For how long after the termination date does the post-termination non-competition covenant apply to a Bhc franchisee?
Bhc Franchise · 2025 FDDAnswer from 2025 FDD Document
(a) For a period of two years after the date ("Termination Date") this Agreement is terminated, is canceled, or expires without renewal pursuant to section 5.2 of this Agreement, Franchisee agrees that neither Franchisee nor any Principal Equity Operator will (either directly or indirectly, for itself or themselves, or through, on behalf of, or in conjunction with, any person, persons, partnership, corporation or other entity) operate, manage, own, assist or hold an interest in (direct or indirect as an employee, officer, director, shareowner, partner or otherwise), or engage in, any competing business selling goods or offering services equivalent to BHC Products or the Franchised Business, within a radius
of 25 miles of Franchisee's Territory or any other authorized retail location selling BHC Products, without Franchisor's express prior written consent, which consent may be withheld in Franchisor's sole and absolute discretion.
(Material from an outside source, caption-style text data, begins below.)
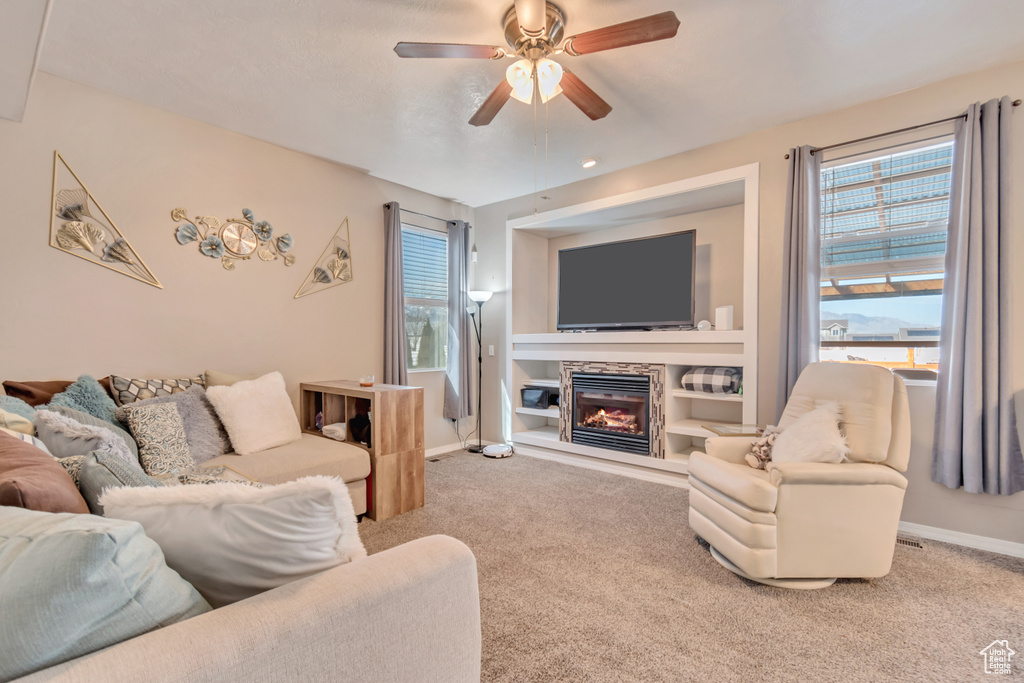 Living room featuring built in shelves, a glass covered fireplace, carpet flooring, ceiling fan, and baseboards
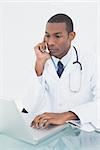 Concentrated male doctor using laptop at medical office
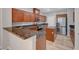 Charming kitchen featuring wood cabinets, granite countertops, and stainless steel appliances at 8409 Insignia Ave # 102, Las Vegas, NV 89178
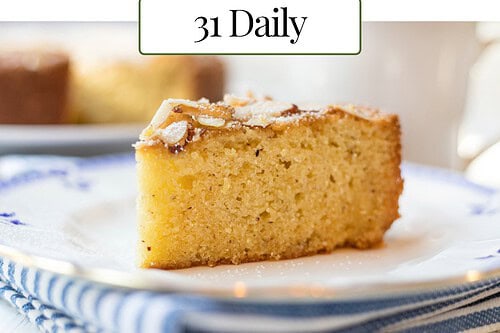 A round Almond Cake with sliced almonds on top, shown whole and as a single slice on a plate; includes text reading "Almond Cake, Elegantly simple. 31 Daily.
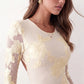 Woman wearing the Anahera open back fitted mini dress with sheer embroidered long sleeves, a round neckline, side cut-out details, and a sleek sheath silhouette, ideal for cocktail parties and evening occasions.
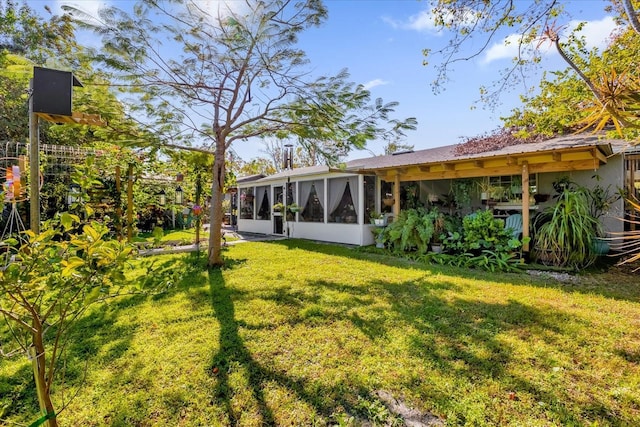 view of yard with a sunroom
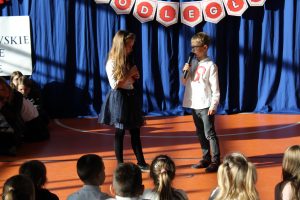 Dwoje uczniów klasy drugiej stoi na scenie na przeciwko siebie. Dzieci w dłoniach trzymają mikrofony.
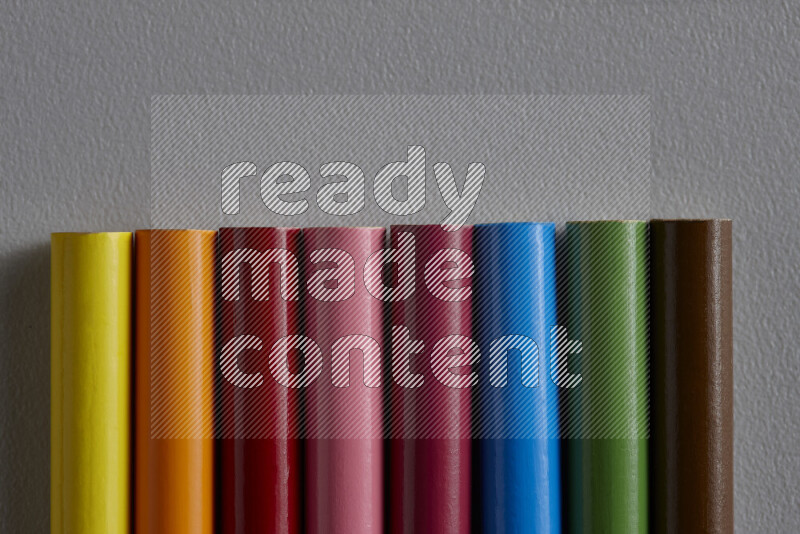 A collection of colored pencils arranged showcasing a gradient of different hues on grey background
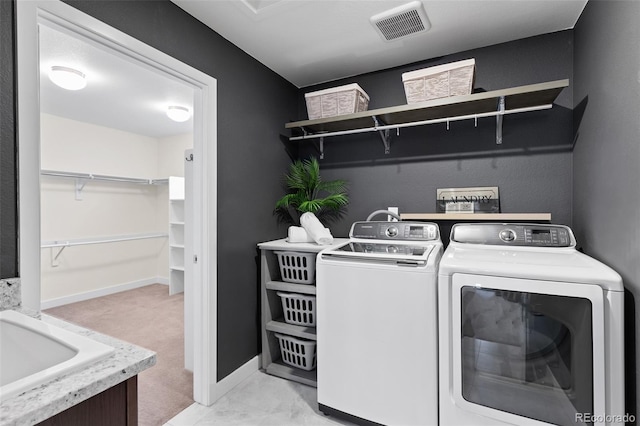 laundry area featuring washing machine and dryer, laundry area, baseboards, and visible vents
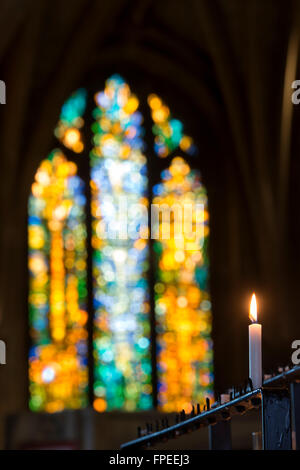 Einzigen beleuchteten Gebet Kerze vor einem modernen Glasfenster in der Abtei von Tewkesbury, Gloucestershire, England Stockfoto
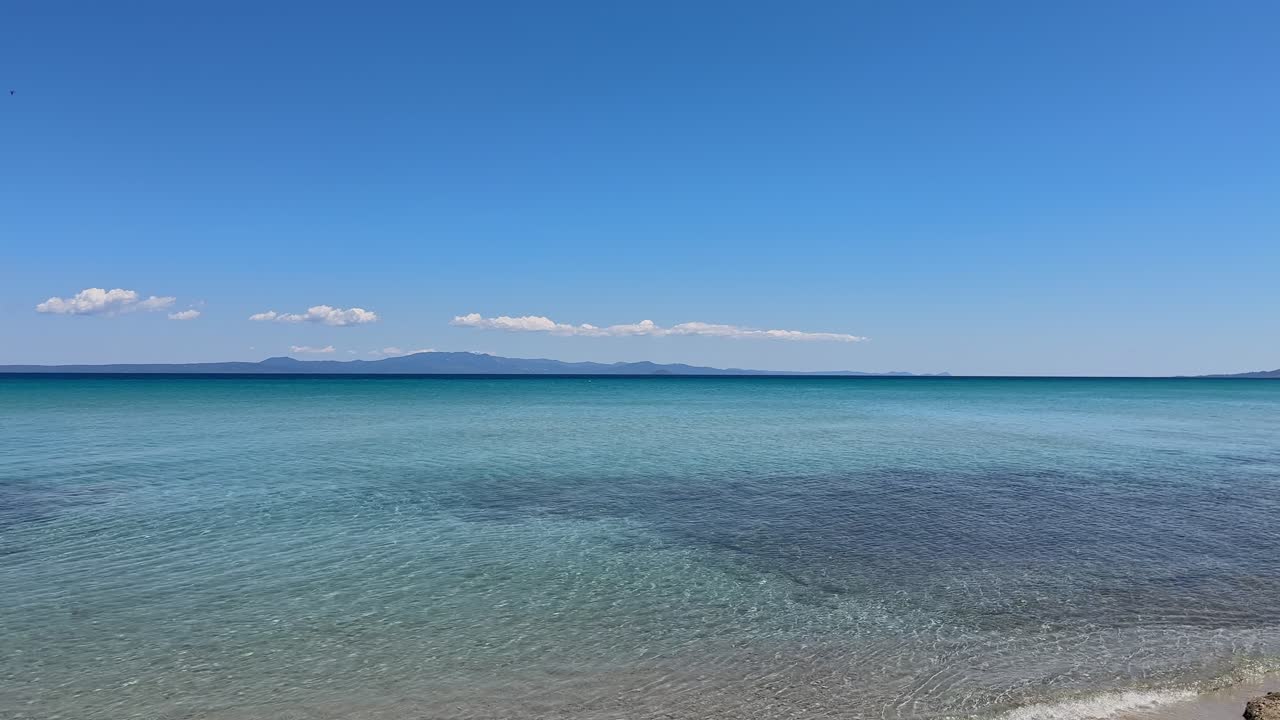 Stunning beach scene in Halkidiki, Greece, with elegant sunbeds facing the crystal-clear turquoise sea. A perfect summer escape in the heart of the Aegean.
Following termination or expiration of this Agreement, Franchisee must always refrain from any use, direct or indirect, of any Proprietary Information or Trade Secrets.
Source: Item 23 — Receipts (FDD pages 52–230)
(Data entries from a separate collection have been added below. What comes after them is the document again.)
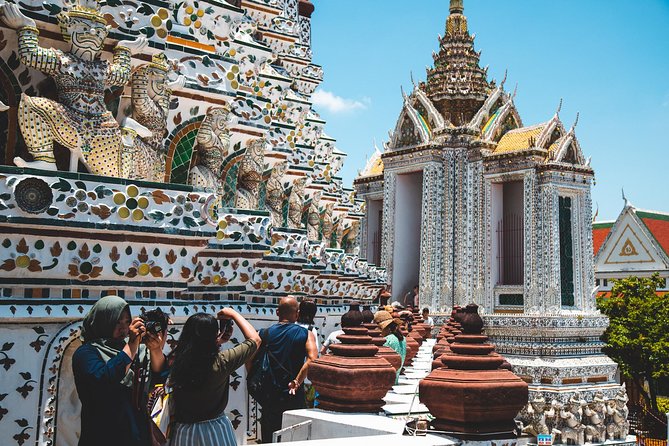 Private Tour: Half-day Grand Palace and Wat Arun by Boat - A longtail boat through Thonburi’s canals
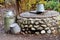 Rustic stone well, can and bucket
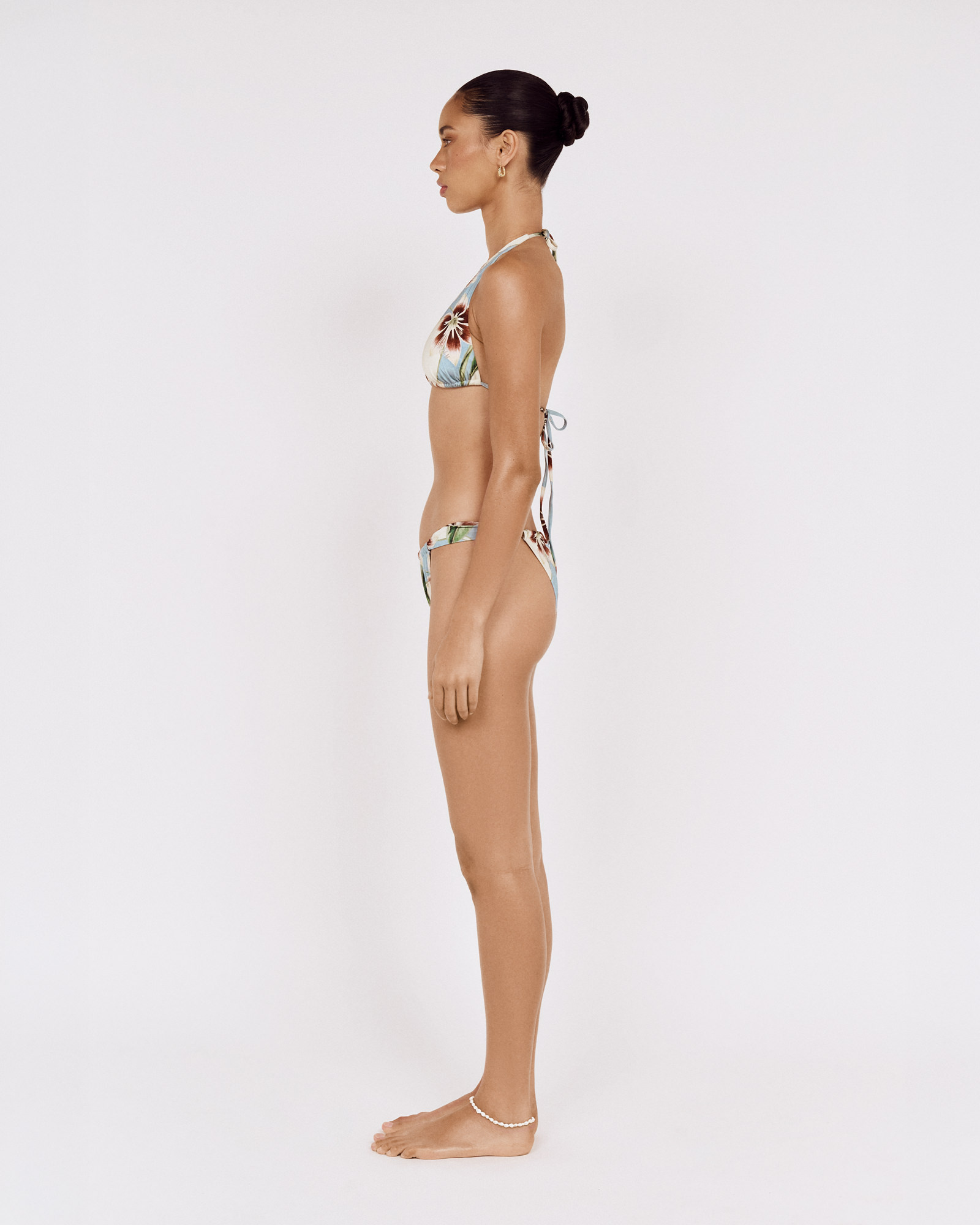 Side view of a model wearing a MINKPINK floral bikini, photographed for fashion e-commerce by Shoot.Studio in Sydney.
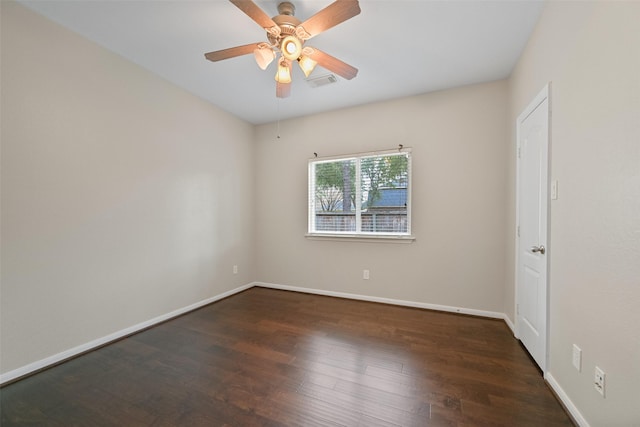 empty room featuring a ceiling fan, visible vents, baseboards, and wood finished floors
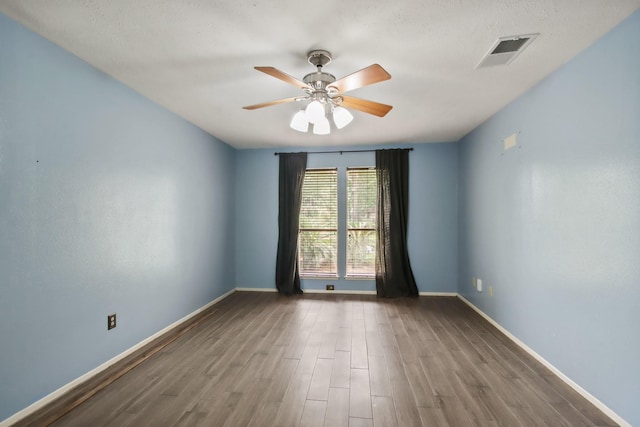 empty room featuring ceiling fan, visible vents, dark wood-style floors, and baseboards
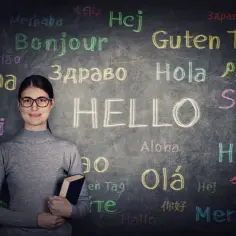 Kobieta z książką na tle tablicy z napisem "HELLO" i powitaniami w różnych językach. Czy to początek nauki top 10 najtrudniejszych języków świata?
What This Means (2025 FDD)
According to Bhc's 2025 Franchise Disclosure Document, a franchisee is subject to a post-termination non-competition covenant for a period of two years after the termination, cancellation, or expiration of the Franchise Agreement. This restriction applies if the agreement ends without renewal, as outlined in section 5.2 of the agreement.
During this two-year period, the franchisee and any Principal Equity Operator are prohibited from operating, managing, owning, assisting, or holding an interest in any competing business that sells goods or offers services equivalent to BHC Products or the Franchised Business. This restriction applies within a 25-mile radius of the franchisee's territory or any other authorized retail location selling BHC Products. Bhc may grant express prior written consent to waive this restriction, but such consent can be withheld at Bhc's discretion.
Following the termination or expiration of the Franchise Agreement, the franchisee must also refrain from using any Proprietary Information or Trade Secrets, whether directly or indirectly. This non-compete clause is fairly standard in franchising to protect the brand and trade secrets of the franchisor. However, the enforceability of non-compete clauses can vary by state, so a prospective franchisee should consult with legal counsel to understand the specific laws in their jurisdiction.